Sentenza Sentenza Cassazione Civile n. 26488 del 09/12/2011
Cassazione civile sez. VI, 09/12/2011, (ud. 17/11/2011, dep. 09/12/2011), n.26488
LA CORTE SUPREMA DI CASSAZIONE
SEZIONE SESTA CIVILE
SOTTOSEZIONE 1
Composta dagli Ill.mi Sigg.ri Magistrati:
Dott. SALME’ Giuseppe – Presidente –
Dott. DI PALMA Salvatore – Consigliere –
Dott. ZANICHELLI Vittorio – rel. Consigliere –
Dott. SCHIRO’ Stefano – Consigliere –
Dott. DIDONE Antonio – Consigliere –
ha pronunciato la seguente:
sentenza
sul ricorso proposto da:
MINISTERO DELLA GIUSTIZIA, in persona del Ministro pro tempore,
rappresentato e difeso, per legge, dall’Avvocatura Generale dello
Stato, e presso gli Uffici di questa domiciliato in Roma, Via dei
Portoghesi, n. 12;
– ricorrente –
contro
A.A.M.;
– controricorrente –
per la cassazione del decreto della Corte d’appello di Roma
depositato il 17 novembre 2009.
Udita la relazione della causa svolta nella pubblica udienza del
giorno 17 novembre 2011 dal Consigliere relatore Dott. Vittorio
Zanichelli;
sentite le richieste del P.M., in persona del Sostituto Procuratore
Generale Dott. FIMIANI Pasquale, che ha concluso per l’accoglimento
del ricorso.
Fatto
SVOLGIMENTO DEL PROCESSO
L’Amministrazione ricorre per cassazione nei confronti del decreto in epigrafe della corte d’appello che ha accolto il ricorso di con il quale è stata proposta domanda di riconoscimento dell’equa riparazione per violazione dei termini di ragionevole durata della procedura fallimentare svoltasi avanti al Tribunale di Napoli ed ancora in corso alla data della decisione nell’ambito della quale la parte aveva chiesto di essere ammessa al passivo in data 8.7.1997.

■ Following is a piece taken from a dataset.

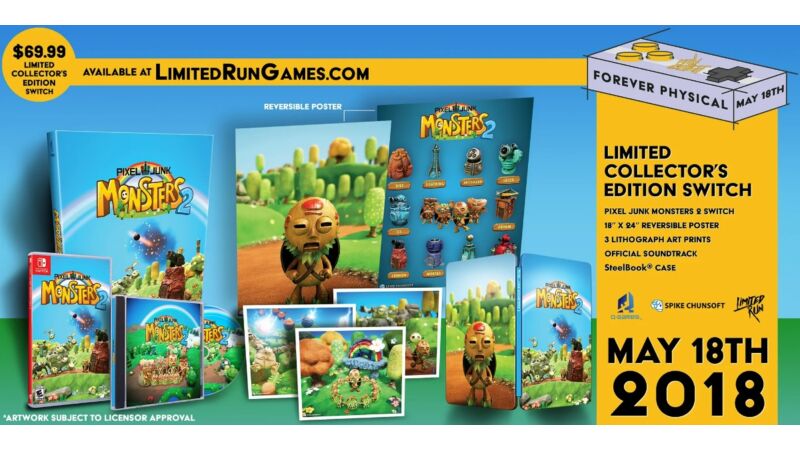 Switch Limited Run #4: PixelJunk Monsters 2 Collector’s Edition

L’intimata non ha proposto difese.
Il Collegio ha disposto la redazione della motivazione in forma semplificata.
Diritto
MOTIVI DELLA DECISIONE
Il primo motivo di ricorso con il quale ci si duole della quantificazione in anni quattro della ragionevole durata della procedura fallimentare è infondato in quanto la Corte di merito non si è discostata dai parametri individuati dalla Corte (Sez. 1^, sentenza 7 luglio 2009 n. 15953) che ha indicato in anni tre la durata ragionevole di una procedura semplice e in anni cinque la durata ragionevole di una procedura di apprezzabile complessità, posto che quella di cui si tratta è relativa ad una società di persone e quindi normalmente non particolarmente complessa e non sono stati evidenziati elementi idonei a farla ritenere dotata di una qualche peculiarità.

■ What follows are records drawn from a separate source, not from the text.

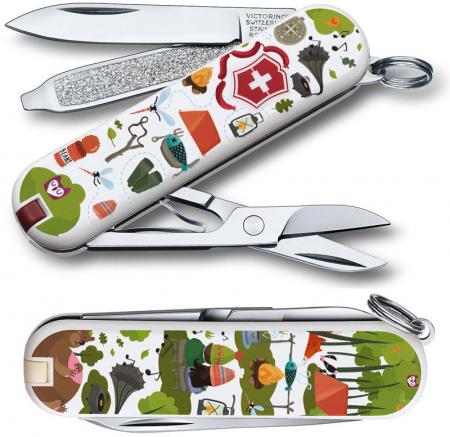 Victorinox Classic SD, Limited Nature Adventure, VN-L1505US2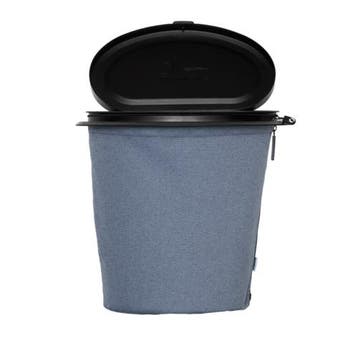 Flextrash Mobiele Camping Prullenbak 5 Liter Blauw, Ophalen of Verzenden, Nieuw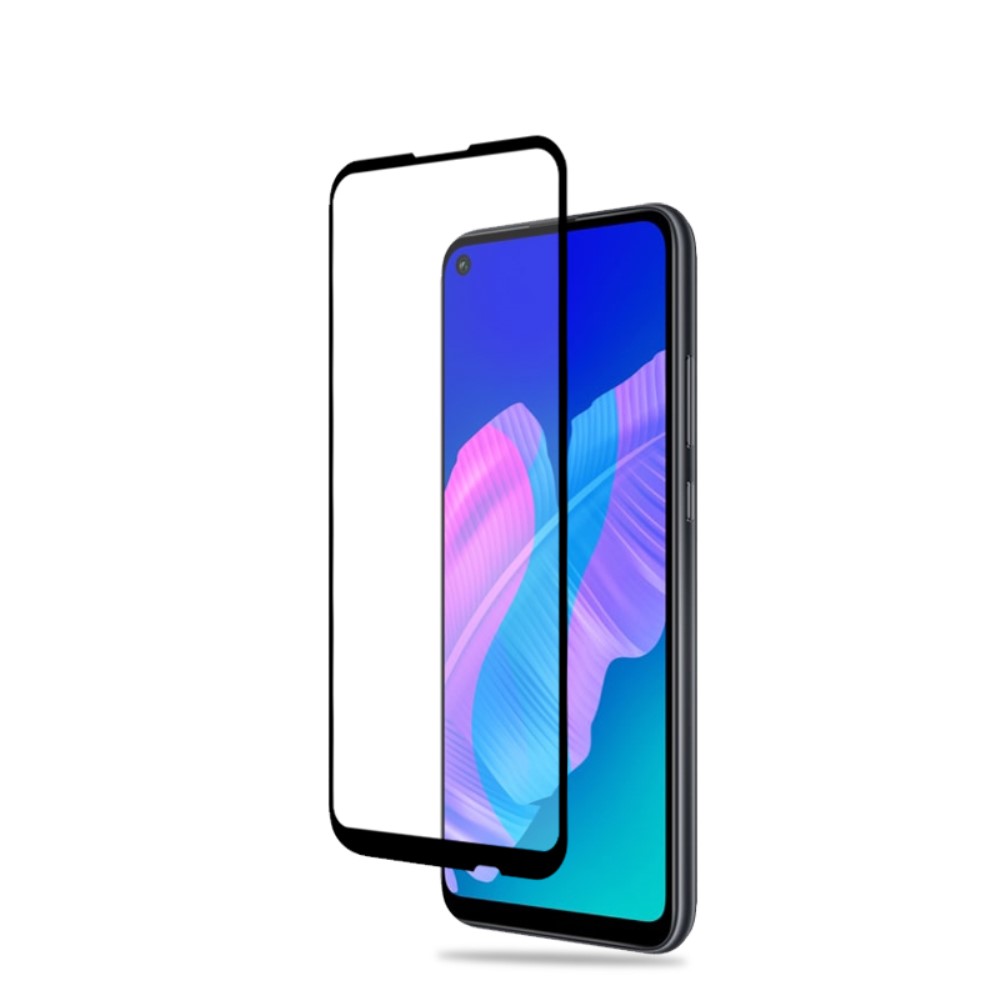MOCOLO Huawei P40 Lite E - MOCOLO Heltäckande Skärmskydd Härdat Glas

Il secondo motivo con il quale si lamenta che la Corte di merito abbia individuato come dies a quo per il calcolo della durata del giudizio presupposto quello della proposizione dell’insinuazione tardiva e non quello in cui è divenuta definitiva la pronuncia sull’opposizione alla medesima è infondato in quanto il creditore diviene parte del procedimento fallimentare nel momento in cui chiede l’ammissione al passivo ed il tempo necessario per la valutazione della sua domanda non può non essere computato dal momento che anche tale sub procedimento deve essere strutturato in modo da concludersi in tempi ragionevoli, essendo pregiudiziale al soddisfacimento del suo credito.
Il terzo motivo con il quale ci si duole che la Corte di merito abbia ritenuto ancora pendente il procedimento alla data della pronuncia è inammissibile in quanto attiene ad una questione di fatto che non risulta oggetto di contestazione in corso di causa.
Il ricorso deve dunque essere rigettato. Non si deve provvedere sulle spese in assenza di attività difensiva dell’intimata.
P.Q.M.
la Corte rigetta il ricorso.
Così deciso in Roma, il 17 novembre 2011.